__Requests__.
1 - In the text on federal computer security policy, what was NSDD 145 revised and reissued as in 1990?
2 - From the text on federal computer security policy, rewrite the paragraph beginning "NSA, NIST, and DoD have all played" as a short bulleted list that keeps its main facts.

__Document text__.
=====

The Computer Security Act further defines sensitive information as information whose "loss, misuse, unauthorized access to, or modification of could adversely affect the national interest, or the conduct of federal programs, or the privacy to which individuals are entitled under . . . the Privacy Act" (described in the section "Privacy Considerations" later in this chapter).
This act gave NIST new responsibility for federal computer security management. It assigned to the ICST within NIST responsibility for assessing the vulnerability of federal computer systems, for developing standards, and for providing technical assistance, as well as for developing guidelines for the training of federal personnel in computer security-related areas. NSA was assigned a role as advisor to NIST regarding technical safeguards.
The Computer Security Act does not affect the protection of classified information. It also allows requirements to be waived if they disrupt or slow down the implementation of what's considered to be an important federal agency mission.
2.5.4. Searching for a Balance
Following the adoption of the Computer Security Act, concerns were voiced by Congress, industry, professional groups, and the general public about the potential for abuse. These concerns focused on NSA's role in the private sectorin particular, relating to the control of unclassified information. Banks and other data-intensive industries feared that the act would impose disruptive restrictions on their operations. Civil libertarians were concerned about infringements on personal privacy. These concerns culminated in a series of Congressional hearings during 1987. During these hearings, NTISSP 2 was rescinded (March of 1987), and a review of NSDD 145 was ordered. Debate continues about the appropriate role of government in protecting and mandating the protection of information (see the sidebar "Hackers' Rights").
In 1990, NSDD 145 was revised and reissued as National Security Directive 42 (NSD 42). The new directive narrowed the original scope of NSDD 145 to primarily defense-related information.
2.5.5. Recent Government Security Initiatives
NSA, NIST, and DoD have all played an important part in developing computer security standards and in carrying out security programs. The exact balance of responsibility has not always been clear, and the boundaries continue to shift. Typically, NSA has had responsibility for the protection of classified military and intelligence information via computer security techniques, while NIST has been responsible for developing standards and for developing computer security training programs. At times, both NSA and NIST have claimed responsibility for safeguarding unclassified, sensitive information, though most recently this type of information has been in NIST's bailiwick. Although standards for the evaluation of secure systems came about under NIST's auspices, actual evaluations are performed by the National Computer Security Center, a part of NSA. Different pieces of legislation seem to shift the balance one way or the other.
As a consequence of NSDD 145, the balance of responsibility seemed to shift to NSA (only to shift back again to NIST with the Computer Security Act and the revision of NSDD 145). NIST's Computer Security Program now encompasses a wide range of security activities, including developing and publishing computer security standards (in conjunction with organizations such as ANSI, ISO, and IEEE, described later in this chapter); conducting research in areas of security testing and solutions; and providing computer security training and support to other government agencies.
NSA and NIST have signed a memorandum of understanding about how they will cooperate on issues affecting the protection of sensitive unclassified information, mainly focusing on the implementation of the Computer Security Act. Their agreement is still subject to interpretation, and the balance continues to be a fragile one.
2.5.6. Modern Standards for Computer Security
In late 1990, NSA and NIST announced they were embarking on a joint venture that might result in new computer security criteria for computer procurements by federal agencies. The joint venture was also expected to take into consideration the European Community's Information Technology Security Evaluation Criteria (ITSEC), requirements that are under consideration as an international security standard. The result of this collaboration is known as the Common Criteria, and it is the foundation of computer protection documents today.

=====

__Data extract__.
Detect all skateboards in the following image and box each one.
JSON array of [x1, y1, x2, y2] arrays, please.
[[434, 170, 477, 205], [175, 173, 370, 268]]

=====

__Solutions to each task__.
1 - National Security Directive 42 (NSD 42).

2 -
- NSA, NIST, and DoD have all helped develop computer security standards and run security programs.
- The division of responsibility among them has not always been clear, and its boundaries keep shifting.
- NSA has typically protected classified military and intelligence information through computer security techniques.
- NIST has typically developed standards and computer security training programs.
- Both NSA and NIST have at times claimed responsibility for unclassified, sensitive information, which has most recently fallen to NIST.
- Standards for evaluating secure systems came about under NIST, but the National Computer Security Center, part of NSA, performs the actual evaluations.
- Different pieces of legislation seem to shift the balance one way or the other.